Lorsque l’article 38 du Statut de la Cour lui assigne la mission de régler conformément au
droit international les différends qui lui sont soumis «il ne fait pas autre chose que de consacrer le
rôle de la Cour dans l’instauration et le renforcement de la paix et de la sécurité internationales.
Sinon alors, à quoi servirait la Cour internationale de Justice !
Monsieur le président, dans de nombreuses affaires, la Cour a clairement indiqué ses
rapports au Conseil en ce qui concerne l’accomplissement de sa mission. Ainsi, dans l’affaire
relative à des Actions armées frontalières et transfrontalières (Nicaragua c. Honduras), se
prononçant sur la compétence et la recevabilité de la requête, il est dit que
«la Cour n’ignore pas que tout différend juridique porté devant elle peut présenter des
aspects politiques. Mais, en tant qu’organe judiciaire, elle doit seulement s’attacher à
déterminer d’une part si le différend qui lui est soumis est d’ordre juridique,
c’est-à-dire s’il est susceptible d’être résolu par application des principes et règles du
droit international, et d’autre part si elle a compétence pour en connaître et si
l’exercice de cette compétence n’est pas entravé par des circonstances qui rendent la
requête irrecevable. L’objet de la saisine de la Cour est le règlement pacifique de tels
différends. La Cour se prononce en droit et n’a pas à s’interroger sur les modifications
d’ordre politique qui peuvent amener un Etat, à un moment donné ou dans des
circonstances déterminées, à choisir le règlement judiciaire.» (Arrêt du
20 décembre 1988, C.I.J. Recueil 1988, p. 91, par. 52.)
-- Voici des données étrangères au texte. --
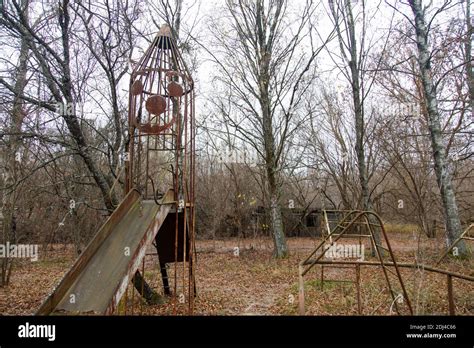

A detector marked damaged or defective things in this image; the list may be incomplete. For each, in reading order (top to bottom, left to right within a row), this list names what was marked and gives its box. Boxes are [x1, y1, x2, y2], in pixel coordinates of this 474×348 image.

rusty playground equipment [36, 25, 196, 316]
rusty metal slide [36, 190, 174, 316]
rusty playground equipment [300, 209, 474, 316]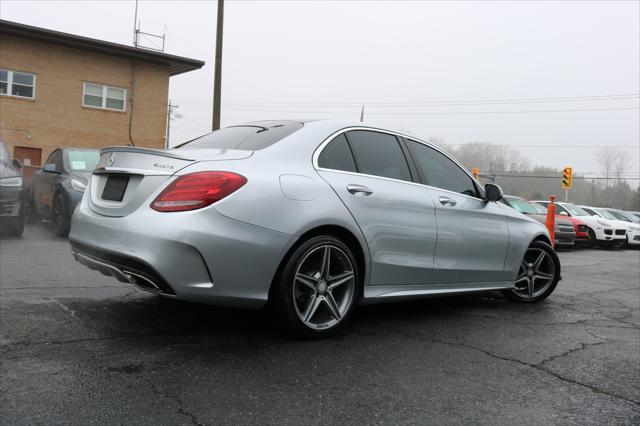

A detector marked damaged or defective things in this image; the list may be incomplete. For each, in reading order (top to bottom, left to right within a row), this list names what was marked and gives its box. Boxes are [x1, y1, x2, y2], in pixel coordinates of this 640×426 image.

cracked asphalt [0, 225, 636, 424]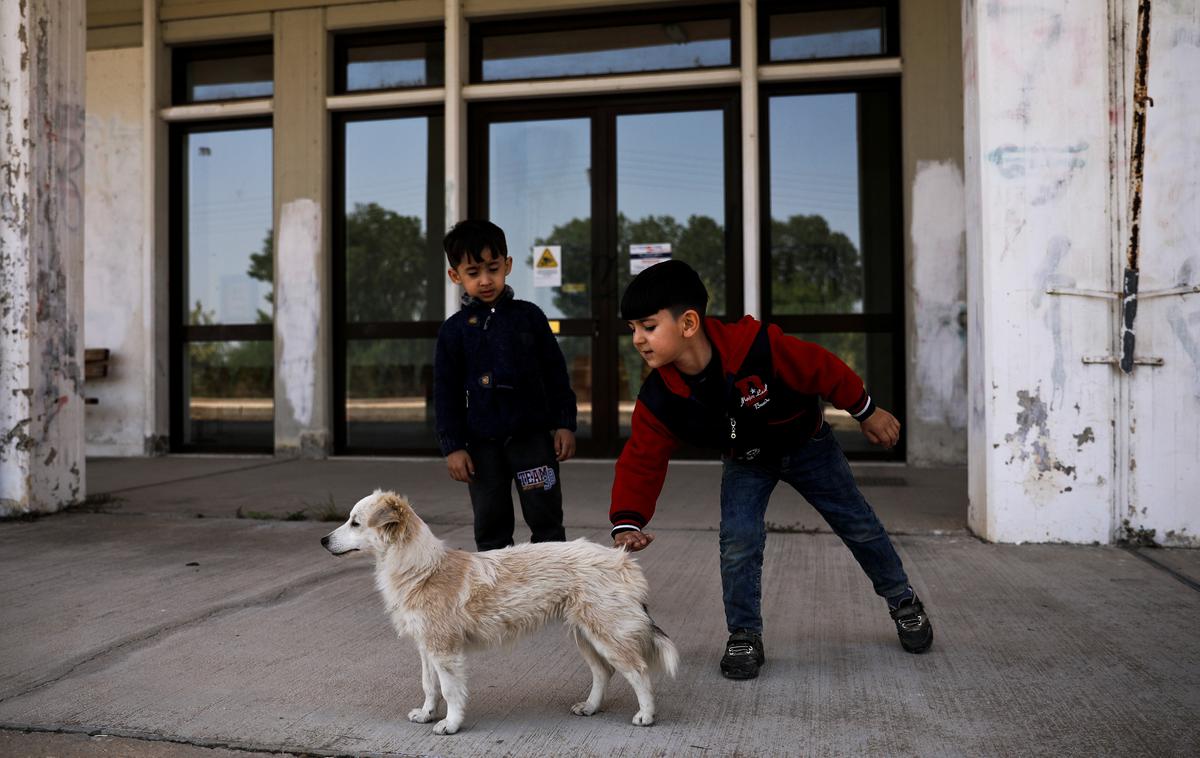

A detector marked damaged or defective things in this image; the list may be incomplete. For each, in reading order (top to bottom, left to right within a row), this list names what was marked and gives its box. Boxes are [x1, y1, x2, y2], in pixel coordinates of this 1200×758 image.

peeling paint on wall [276, 196, 321, 431]
pavement crack [0, 566, 364, 710]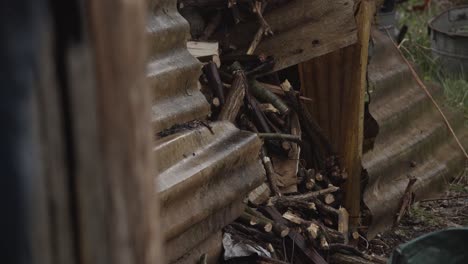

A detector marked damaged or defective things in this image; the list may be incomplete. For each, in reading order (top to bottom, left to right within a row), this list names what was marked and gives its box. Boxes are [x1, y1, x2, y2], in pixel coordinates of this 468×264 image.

rusty corrugated metal sheet [147, 1, 264, 262]
rusty corrugated metal sheet [362, 28, 468, 237]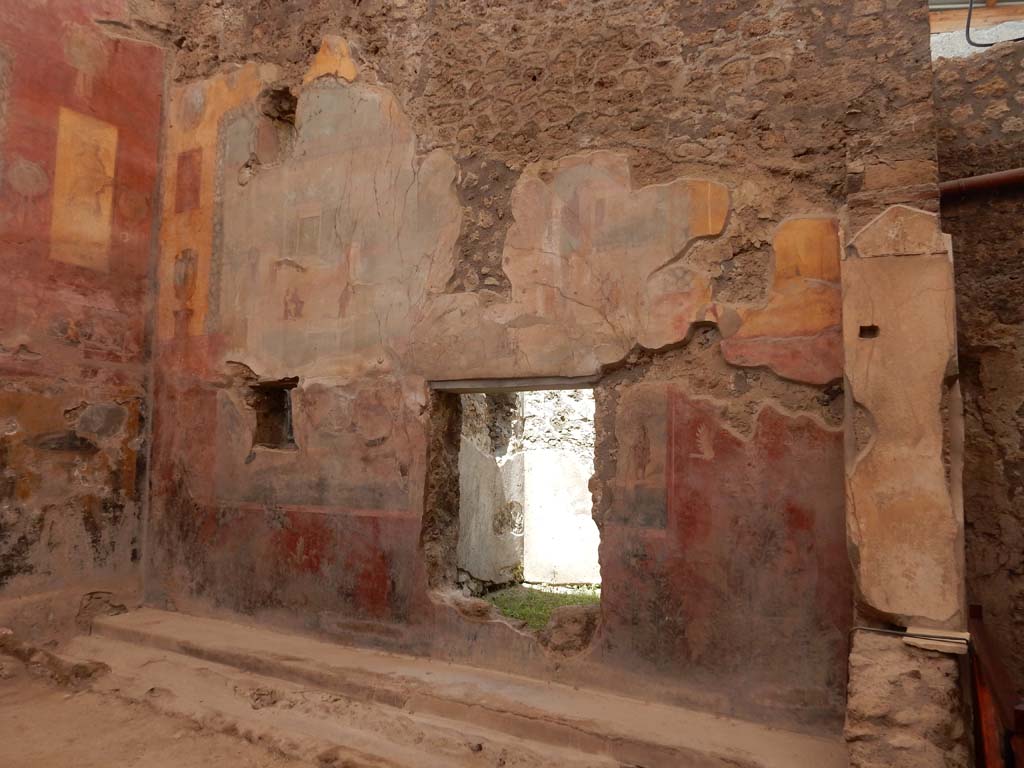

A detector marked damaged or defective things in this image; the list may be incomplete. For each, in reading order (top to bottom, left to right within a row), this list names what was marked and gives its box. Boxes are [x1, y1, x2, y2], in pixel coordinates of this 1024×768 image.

cracked wall surface [0, 0, 162, 638]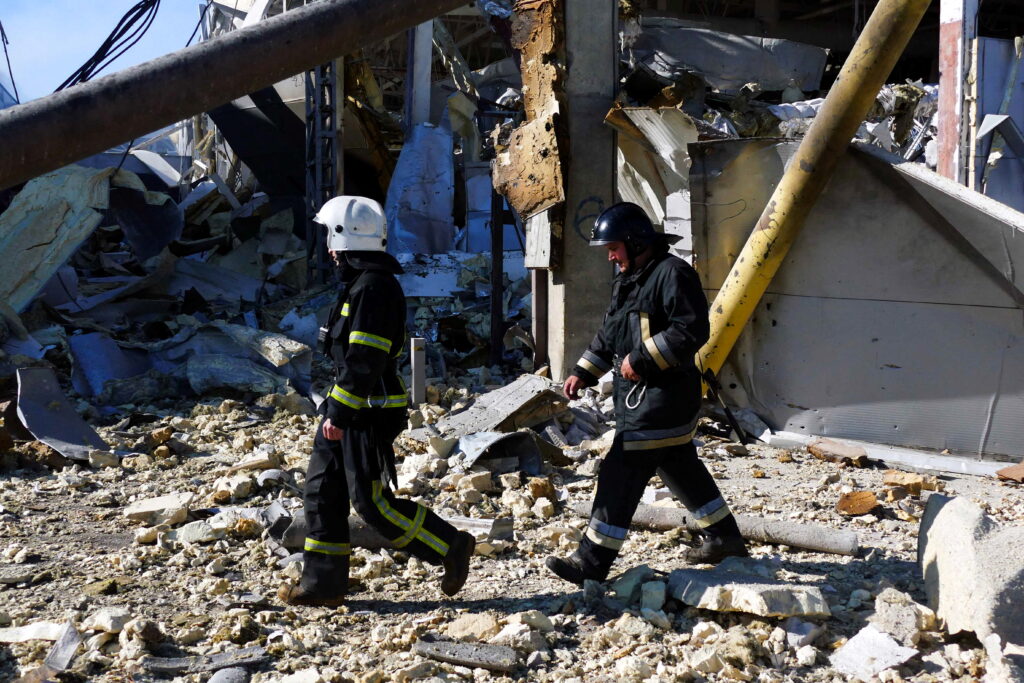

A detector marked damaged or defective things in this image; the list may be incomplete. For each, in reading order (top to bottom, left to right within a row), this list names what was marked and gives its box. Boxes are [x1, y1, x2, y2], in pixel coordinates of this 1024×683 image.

torn sheet metal [626, 18, 827, 94]
torn sheet metal [385, 122, 454, 253]
torn sheet metal [0, 165, 114, 315]
torn sheet metal [688, 137, 1024, 458]
damaged wall panel [688, 139, 1024, 458]
torn sheet metal [16, 368, 109, 458]
broken concrete slab [16, 366, 109, 462]
broken concrete slab [122, 491, 194, 528]
broken concrete slab [663, 565, 831, 618]
broken concrete slab [921, 493, 1024, 643]
broken concrete slab [409, 634, 516, 671]
broken concrete slab [827, 626, 917, 683]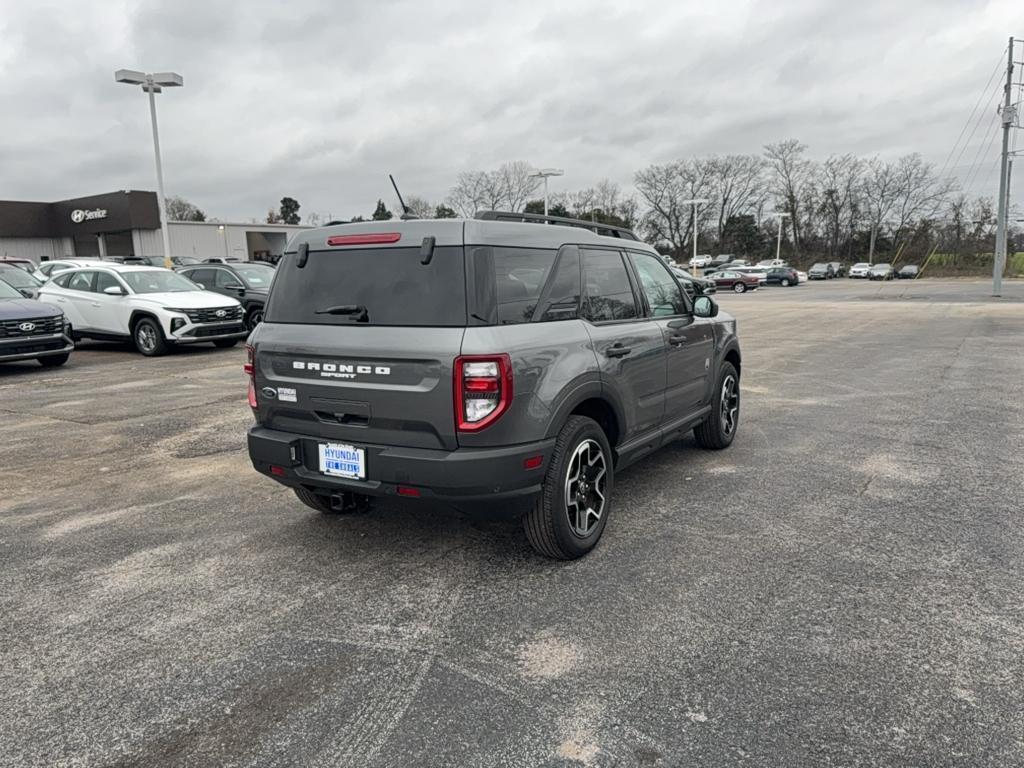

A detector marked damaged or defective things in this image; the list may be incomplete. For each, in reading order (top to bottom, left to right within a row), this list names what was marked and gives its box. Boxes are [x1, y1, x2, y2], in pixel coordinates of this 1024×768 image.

cracked asphalt [2, 280, 1024, 764]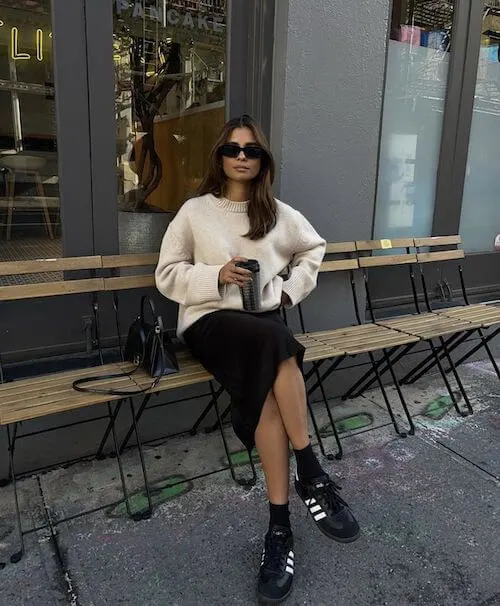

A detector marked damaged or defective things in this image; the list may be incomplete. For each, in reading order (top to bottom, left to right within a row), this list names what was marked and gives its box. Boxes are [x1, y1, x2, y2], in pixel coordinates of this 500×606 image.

pavement crack [36, 480, 81, 604]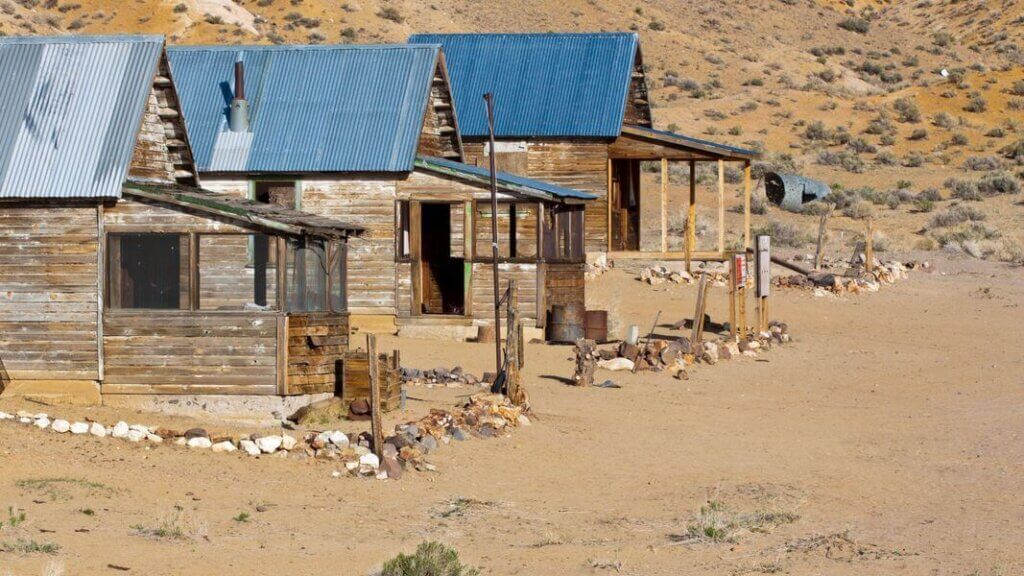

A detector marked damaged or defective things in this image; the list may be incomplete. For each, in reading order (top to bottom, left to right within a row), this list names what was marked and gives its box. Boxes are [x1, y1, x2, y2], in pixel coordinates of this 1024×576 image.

rusty barrel [544, 304, 584, 344]
rusted metal object [552, 302, 584, 342]
rusty barrel [584, 310, 608, 342]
Comme le constate encore une fois le juge Raymond Ranjeva,
«la non-transposition en droit judiciaire international de la règle una via electa a
permis le développement de l’autonomie de la responsabilité judiciaire par rapport à
celle principale mais non exclusive, du Conseil de sécurité en matière de maintien de
la paix et de la sécurité internationales. La consolidation de cette compétence s’est
réalisée dans le cadre de la banalisation progressive de ces mesures à portée militaire
au sein des mesures conservatoires en général de l’article 41 du Statut. Il n’y a pas
lieu d’aménager un régime particulier fondé sur des considérations autres que les
circonstances particulières de l’espèce.» (Raymond Ranjeva, «La prescription la Cour
internationale de Justice des mesures conservatoires à portée militaire», in Mohammed
Bedjaoui, Liber Amicorum, Kluwer Law International, p. 458.)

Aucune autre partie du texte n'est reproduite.